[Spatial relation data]
------------------------------------------------
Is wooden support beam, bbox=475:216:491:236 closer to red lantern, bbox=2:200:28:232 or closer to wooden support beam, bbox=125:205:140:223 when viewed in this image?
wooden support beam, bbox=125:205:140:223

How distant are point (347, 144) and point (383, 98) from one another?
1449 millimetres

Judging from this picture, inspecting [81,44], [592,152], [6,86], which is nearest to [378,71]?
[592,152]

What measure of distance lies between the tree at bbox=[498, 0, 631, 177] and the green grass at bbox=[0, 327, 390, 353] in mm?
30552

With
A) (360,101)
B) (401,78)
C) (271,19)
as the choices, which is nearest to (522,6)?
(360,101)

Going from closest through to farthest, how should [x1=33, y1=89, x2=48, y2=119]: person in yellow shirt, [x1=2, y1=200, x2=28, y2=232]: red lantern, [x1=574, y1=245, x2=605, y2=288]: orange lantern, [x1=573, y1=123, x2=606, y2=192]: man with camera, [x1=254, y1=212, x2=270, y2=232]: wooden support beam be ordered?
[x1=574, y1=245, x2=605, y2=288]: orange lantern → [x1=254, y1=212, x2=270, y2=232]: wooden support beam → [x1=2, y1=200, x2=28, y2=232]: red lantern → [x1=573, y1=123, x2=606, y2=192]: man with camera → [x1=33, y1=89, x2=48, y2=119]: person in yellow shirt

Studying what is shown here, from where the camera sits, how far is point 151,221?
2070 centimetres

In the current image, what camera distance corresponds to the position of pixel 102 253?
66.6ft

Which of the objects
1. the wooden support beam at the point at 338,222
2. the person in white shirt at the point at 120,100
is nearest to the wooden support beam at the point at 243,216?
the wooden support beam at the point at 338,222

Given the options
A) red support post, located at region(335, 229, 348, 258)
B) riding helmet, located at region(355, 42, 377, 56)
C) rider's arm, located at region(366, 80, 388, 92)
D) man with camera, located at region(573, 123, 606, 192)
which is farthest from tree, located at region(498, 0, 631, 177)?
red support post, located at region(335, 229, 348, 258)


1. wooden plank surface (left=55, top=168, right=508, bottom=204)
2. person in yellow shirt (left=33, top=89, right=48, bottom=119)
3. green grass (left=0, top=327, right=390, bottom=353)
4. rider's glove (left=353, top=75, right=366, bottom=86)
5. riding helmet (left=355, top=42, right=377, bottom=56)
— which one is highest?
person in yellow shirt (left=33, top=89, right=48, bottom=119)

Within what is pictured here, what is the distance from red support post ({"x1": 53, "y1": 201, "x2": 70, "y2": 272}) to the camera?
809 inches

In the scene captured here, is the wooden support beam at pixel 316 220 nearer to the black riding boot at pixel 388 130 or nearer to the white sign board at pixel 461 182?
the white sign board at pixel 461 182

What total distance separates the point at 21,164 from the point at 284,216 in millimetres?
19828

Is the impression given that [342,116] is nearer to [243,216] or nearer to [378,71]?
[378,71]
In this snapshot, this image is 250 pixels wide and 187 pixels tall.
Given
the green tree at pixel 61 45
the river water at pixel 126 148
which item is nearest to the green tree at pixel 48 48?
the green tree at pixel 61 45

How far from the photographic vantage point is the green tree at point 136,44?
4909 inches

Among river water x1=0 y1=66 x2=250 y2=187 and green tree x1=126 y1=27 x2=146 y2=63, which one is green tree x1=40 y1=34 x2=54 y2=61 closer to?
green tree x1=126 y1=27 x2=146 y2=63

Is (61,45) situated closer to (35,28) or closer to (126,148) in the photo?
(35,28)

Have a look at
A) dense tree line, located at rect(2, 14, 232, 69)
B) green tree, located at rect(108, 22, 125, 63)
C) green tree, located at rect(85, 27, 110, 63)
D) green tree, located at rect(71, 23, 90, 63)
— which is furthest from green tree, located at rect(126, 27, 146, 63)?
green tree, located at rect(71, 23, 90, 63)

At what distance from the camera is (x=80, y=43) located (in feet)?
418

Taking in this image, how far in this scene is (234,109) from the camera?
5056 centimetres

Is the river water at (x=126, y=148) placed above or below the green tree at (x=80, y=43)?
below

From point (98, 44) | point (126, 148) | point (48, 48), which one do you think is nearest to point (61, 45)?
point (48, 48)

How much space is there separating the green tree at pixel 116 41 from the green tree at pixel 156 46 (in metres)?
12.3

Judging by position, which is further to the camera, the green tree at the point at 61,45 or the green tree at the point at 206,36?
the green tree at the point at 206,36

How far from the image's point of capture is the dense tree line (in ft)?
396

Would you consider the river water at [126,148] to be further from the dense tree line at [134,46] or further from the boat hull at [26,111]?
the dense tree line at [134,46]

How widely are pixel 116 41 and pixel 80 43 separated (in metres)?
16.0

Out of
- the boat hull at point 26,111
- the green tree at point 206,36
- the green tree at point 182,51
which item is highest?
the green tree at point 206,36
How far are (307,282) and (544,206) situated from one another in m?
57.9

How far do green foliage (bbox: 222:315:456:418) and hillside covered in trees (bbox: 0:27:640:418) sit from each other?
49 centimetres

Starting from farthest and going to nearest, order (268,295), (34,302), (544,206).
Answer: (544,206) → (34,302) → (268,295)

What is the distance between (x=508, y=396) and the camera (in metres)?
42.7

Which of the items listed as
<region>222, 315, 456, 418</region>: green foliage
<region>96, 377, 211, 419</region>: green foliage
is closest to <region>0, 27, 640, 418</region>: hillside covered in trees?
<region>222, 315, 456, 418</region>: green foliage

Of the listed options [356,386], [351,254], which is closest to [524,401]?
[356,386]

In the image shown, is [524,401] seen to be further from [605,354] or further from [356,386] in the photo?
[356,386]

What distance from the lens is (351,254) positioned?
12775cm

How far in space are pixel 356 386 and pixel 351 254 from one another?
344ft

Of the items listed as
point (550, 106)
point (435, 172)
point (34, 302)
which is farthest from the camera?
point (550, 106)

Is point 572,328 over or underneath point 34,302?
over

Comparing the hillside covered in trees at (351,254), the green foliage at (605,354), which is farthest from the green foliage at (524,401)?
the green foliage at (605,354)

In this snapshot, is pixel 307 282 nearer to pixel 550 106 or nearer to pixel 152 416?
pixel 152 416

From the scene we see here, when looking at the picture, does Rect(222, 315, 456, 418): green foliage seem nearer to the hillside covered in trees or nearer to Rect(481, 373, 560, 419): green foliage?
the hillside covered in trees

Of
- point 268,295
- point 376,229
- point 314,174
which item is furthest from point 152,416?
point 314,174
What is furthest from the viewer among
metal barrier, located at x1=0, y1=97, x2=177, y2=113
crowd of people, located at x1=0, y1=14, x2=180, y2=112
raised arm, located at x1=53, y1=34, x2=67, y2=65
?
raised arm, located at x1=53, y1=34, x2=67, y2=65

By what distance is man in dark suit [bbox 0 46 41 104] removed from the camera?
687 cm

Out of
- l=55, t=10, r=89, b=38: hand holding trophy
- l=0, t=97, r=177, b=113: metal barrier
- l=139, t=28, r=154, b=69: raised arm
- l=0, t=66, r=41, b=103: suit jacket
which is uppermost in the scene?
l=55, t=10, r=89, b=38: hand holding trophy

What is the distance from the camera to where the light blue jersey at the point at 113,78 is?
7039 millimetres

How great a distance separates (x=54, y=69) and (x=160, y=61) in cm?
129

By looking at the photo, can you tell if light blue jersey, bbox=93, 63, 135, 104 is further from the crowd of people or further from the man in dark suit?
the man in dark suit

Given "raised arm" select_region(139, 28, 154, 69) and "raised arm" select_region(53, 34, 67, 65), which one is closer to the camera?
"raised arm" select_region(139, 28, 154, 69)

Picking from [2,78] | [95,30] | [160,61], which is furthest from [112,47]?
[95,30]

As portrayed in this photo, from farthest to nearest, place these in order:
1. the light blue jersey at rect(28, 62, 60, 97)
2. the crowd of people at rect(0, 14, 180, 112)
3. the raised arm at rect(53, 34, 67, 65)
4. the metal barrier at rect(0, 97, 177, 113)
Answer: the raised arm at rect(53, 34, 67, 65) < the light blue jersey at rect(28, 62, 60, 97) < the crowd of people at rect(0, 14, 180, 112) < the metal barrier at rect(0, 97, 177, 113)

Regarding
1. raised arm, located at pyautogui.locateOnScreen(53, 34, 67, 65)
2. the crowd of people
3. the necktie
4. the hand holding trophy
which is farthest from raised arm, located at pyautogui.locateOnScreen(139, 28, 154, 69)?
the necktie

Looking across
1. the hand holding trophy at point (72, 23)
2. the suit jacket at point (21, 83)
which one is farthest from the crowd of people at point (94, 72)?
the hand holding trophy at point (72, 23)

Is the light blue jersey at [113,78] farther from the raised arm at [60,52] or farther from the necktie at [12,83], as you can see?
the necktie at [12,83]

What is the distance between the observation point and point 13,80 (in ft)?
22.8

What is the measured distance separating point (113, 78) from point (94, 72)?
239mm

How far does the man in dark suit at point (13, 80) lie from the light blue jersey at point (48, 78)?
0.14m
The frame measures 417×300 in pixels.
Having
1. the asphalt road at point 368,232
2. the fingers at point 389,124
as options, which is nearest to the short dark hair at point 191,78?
------------------------------------------------
Reproduce the material verbatim, starting at the line that contains "How far does" and continuing through the final line, with both ends included.

How far does the man in dark suit at point (13, 80) lie from the light blue jersey at point (48, 78)?
0.14m
The frame measures 417×300 in pixels.
Having
1. the asphalt road at point 368,232
2. the fingers at point 389,124
as options, which is nearest to the short dark hair at point 191,78?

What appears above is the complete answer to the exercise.